So I focused on my own research.
On day one of microdosing, something happened that convinced me to double down on this path: I completed a simple sudoku puzzle for the first time since my injury. My brain could process some information again, create new output! The bonus? It felt like my whole nervous system was calming down a bit too. But the real transformation came after my first supervised high-dose session.
 

Before that session, I could only spin around my own axis once before losing balance and falling thanks to my PPPD. Afterward? Fifteen times! It didn’t stay the same in the following days, as expected thanks to my research on timelines for new neural connections becoming solidified, but it proved my hypothesis backed by scientific research on neuroplasticity: this would help me. I was still nauseous but progress with discomfort is infinitely better than standing still.
 

Through careful protocol development, combining psilocybin with more researched targeted therapies, supplements, and exercises, I started, and to this day am, rebuilding my life. Not back to who I was - that person is gone - but forward to someone new, someone who understands both the devastation of TBI and the hope that science can offer. Especially after the many doctors in the medical system have said "This is it, learn to live with it." about a life full of pain, void of dreams, connection and fun.

"On day one of microdosing, I completed my first sudoku puzzle since getting injured. My brain could process information again, and my nervous system felt calmer than it had since my accident."

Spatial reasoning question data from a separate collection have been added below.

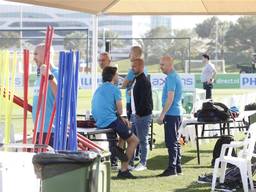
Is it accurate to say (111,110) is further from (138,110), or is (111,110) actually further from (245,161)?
(245,161)

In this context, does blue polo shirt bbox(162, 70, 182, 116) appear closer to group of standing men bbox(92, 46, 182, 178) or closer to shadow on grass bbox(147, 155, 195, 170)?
group of standing men bbox(92, 46, 182, 178)

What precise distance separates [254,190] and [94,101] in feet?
7.89

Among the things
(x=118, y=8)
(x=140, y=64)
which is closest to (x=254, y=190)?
(x=140, y=64)

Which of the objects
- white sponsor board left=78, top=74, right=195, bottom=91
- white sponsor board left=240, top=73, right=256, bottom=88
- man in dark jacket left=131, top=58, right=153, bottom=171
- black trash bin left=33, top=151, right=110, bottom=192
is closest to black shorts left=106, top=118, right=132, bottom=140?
man in dark jacket left=131, top=58, right=153, bottom=171

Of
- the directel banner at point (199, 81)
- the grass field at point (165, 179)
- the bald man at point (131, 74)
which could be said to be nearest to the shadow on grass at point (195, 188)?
the grass field at point (165, 179)

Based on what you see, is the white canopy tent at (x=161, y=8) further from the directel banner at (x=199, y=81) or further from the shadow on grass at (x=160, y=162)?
the directel banner at (x=199, y=81)

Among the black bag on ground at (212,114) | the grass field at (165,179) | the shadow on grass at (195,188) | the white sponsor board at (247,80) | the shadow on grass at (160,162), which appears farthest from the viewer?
the white sponsor board at (247,80)

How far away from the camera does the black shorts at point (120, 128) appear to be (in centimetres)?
862

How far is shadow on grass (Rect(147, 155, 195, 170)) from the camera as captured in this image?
32.3 feet

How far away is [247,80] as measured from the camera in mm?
32688

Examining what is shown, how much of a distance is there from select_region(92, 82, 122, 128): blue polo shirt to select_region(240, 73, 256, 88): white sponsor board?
80.0 ft

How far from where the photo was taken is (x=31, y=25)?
50219 mm

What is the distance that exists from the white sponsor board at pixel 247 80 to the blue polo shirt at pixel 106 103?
24.4m

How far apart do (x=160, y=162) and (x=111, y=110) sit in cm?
203
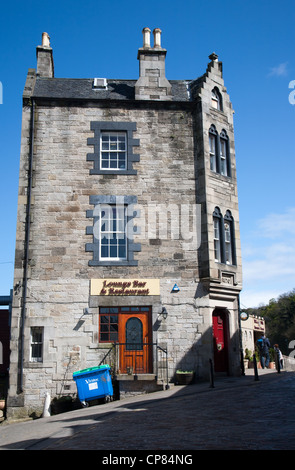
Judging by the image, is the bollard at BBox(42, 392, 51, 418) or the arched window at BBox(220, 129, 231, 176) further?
the arched window at BBox(220, 129, 231, 176)

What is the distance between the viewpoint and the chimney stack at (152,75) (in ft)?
59.6

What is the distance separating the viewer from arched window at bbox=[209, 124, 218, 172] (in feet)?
59.7

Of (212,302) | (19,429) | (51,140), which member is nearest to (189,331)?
(212,302)

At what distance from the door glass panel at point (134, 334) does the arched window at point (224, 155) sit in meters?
7.05

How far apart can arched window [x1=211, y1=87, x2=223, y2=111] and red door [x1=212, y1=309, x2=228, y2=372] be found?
8.51 meters

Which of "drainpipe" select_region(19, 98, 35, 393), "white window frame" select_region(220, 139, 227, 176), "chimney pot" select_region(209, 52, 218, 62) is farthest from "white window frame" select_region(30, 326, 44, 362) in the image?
"chimney pot" select_region(209, 52, 218, 62)

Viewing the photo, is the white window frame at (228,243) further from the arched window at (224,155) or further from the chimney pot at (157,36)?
the chimney pot at (157,36)

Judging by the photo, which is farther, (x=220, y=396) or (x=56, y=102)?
(x=56, y=102)

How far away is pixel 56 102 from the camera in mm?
17719

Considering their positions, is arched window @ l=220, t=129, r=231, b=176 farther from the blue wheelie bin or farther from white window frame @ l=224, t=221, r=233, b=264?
the blue wheelie bin

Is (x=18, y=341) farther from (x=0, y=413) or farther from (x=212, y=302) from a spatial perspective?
(x=212, y=302)

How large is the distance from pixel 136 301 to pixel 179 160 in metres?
5.71

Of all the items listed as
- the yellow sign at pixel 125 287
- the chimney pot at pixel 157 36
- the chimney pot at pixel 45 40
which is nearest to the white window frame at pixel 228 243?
the yellow sign at pixel 125 287
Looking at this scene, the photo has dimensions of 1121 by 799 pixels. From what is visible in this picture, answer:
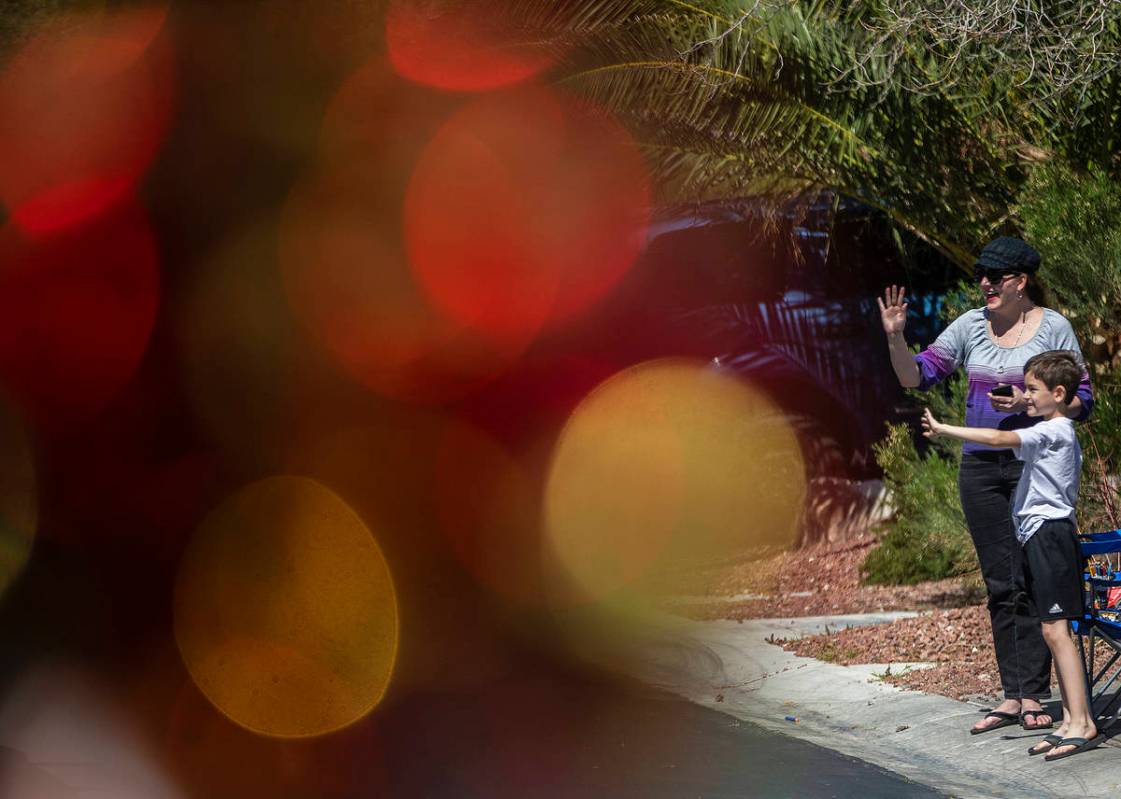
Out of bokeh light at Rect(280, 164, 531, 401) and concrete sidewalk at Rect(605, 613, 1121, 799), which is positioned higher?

"The current system focuses on helping people survive, not thrive.
It treats symptoms in isolation."

From Personal Recovery to Purpose


As I shared my journey with others, a pattern emerged. Too many TBI survivors were trapped in the same cycle I'd experienced: scattered medical care, outdated protocols, and no comprehensive approach to thriving and being part of society again. Friends (of friends) and family members reached out, recognizing their own struggles in my story.
 

One colleague of my sister had suffered for years severe headaches and exhaustion after work that prevented him from enjoying evenings with his family. His neurologist had never mentioned post-concussion visual syndrome being a possibility. After getting the right glasses at the neuro-optometrist I forwarded, his life changed overnight.
 

Stories like these made it clear: the current system focuses on helping people survive, not thrive. It’s not designed to properly inform and help people understand their brain and body in a truly holistic way when recovering. It treats symptoms in isolation rather than addressing the brain's remarkable capacity for healing when given the right tools.

From Science to Hope


What drives me isn't just personal experience, it's the growing body of peer-reviewed research showing that psilocybin can:
 

• Increase neuroplasticity up to double normal rates
• Promote the growth of entirely new brain cells (neurogenesis)
• Create lasting structural changes in regions crucial tor cognitive function
• Work synergistically with traditional therapies to accelerate recovery

 

This isn't about "doing drugs" or "having fun trip". It's about utilizing cutting-edge neuroscience to unlock the brain's natural healing potential. It's about giving TBI survivors something the medical system often can't: genuine hope for a better future.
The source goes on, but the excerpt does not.